• _INPUT FOR THIS TASK_
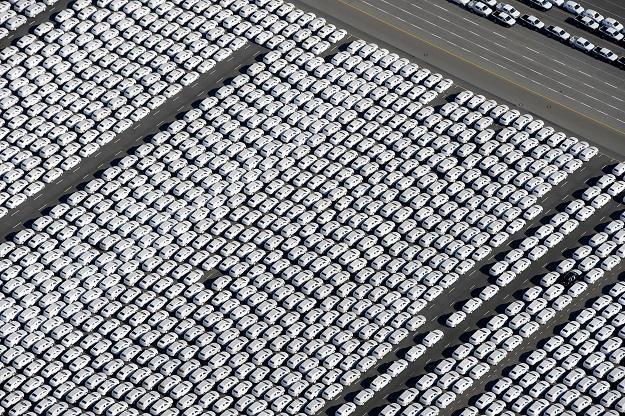Problemem dotkniętych jest od 140 do 170  tys. aut z rynku pierwotnego /AFP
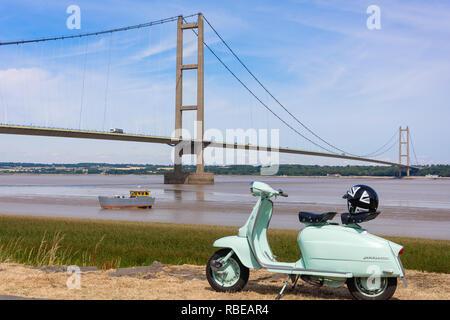 Lambretta scooter rétro sur Riverside avec le Humber Bridge derrière, Barton-upon-Humber, Lincolnshire, Angleterre, Royaume-Uni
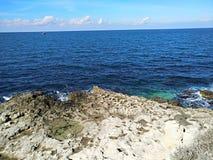 Puin antigo do citi dos cloubs do céu do mar do sol do verão de Criema chersonese foto de stock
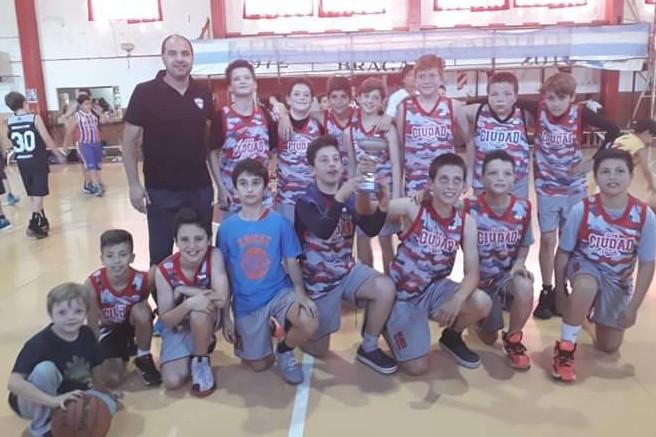 Minis de Ciudad jugaron el cuadrangular final del Clausura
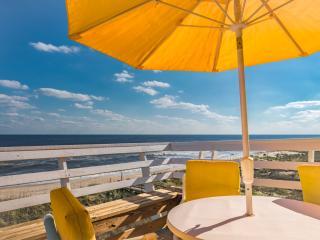 180 Degrees Oceanfront View!!! Top Floor End Unit!, Carolina Beach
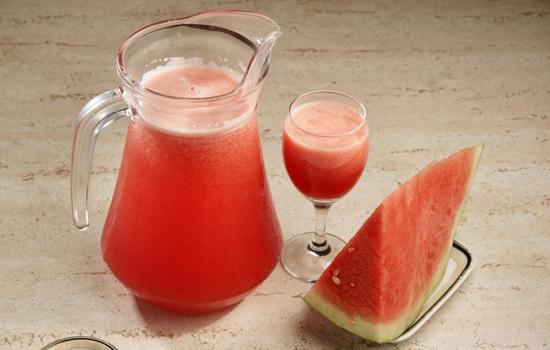 西瓜汁可以加蜂蜜吗图片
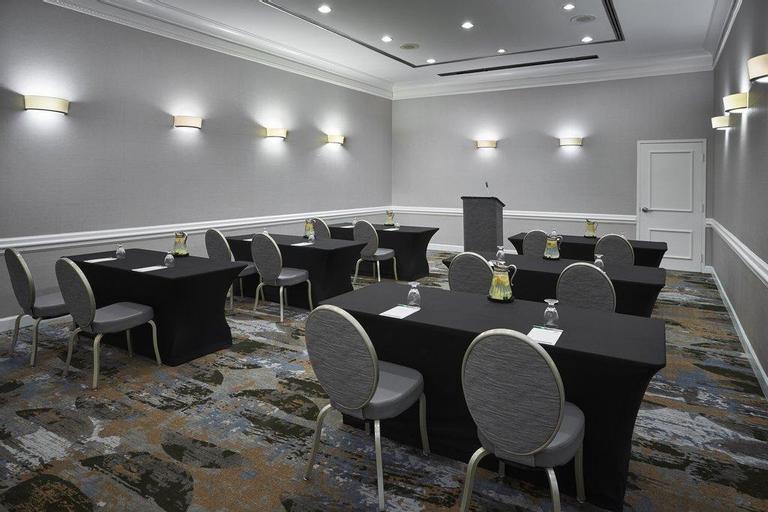 Holiday Inn Hotel & Suites Ale, Alexandria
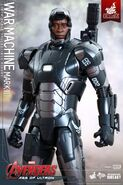 War Machine Hot Toys 5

• _ASSIGNMENT_
Going from the line holding "Holiday Inn Hotel & Suites Ale, Alexandria" to the last line of the data above, reproduce every line exactly, both included, with the pictures omitted.

• _RESULT OF THE TASK_
 Holiday Inn Hotel & Suites Ale, Alexandria
 War Machine Hot Toys 5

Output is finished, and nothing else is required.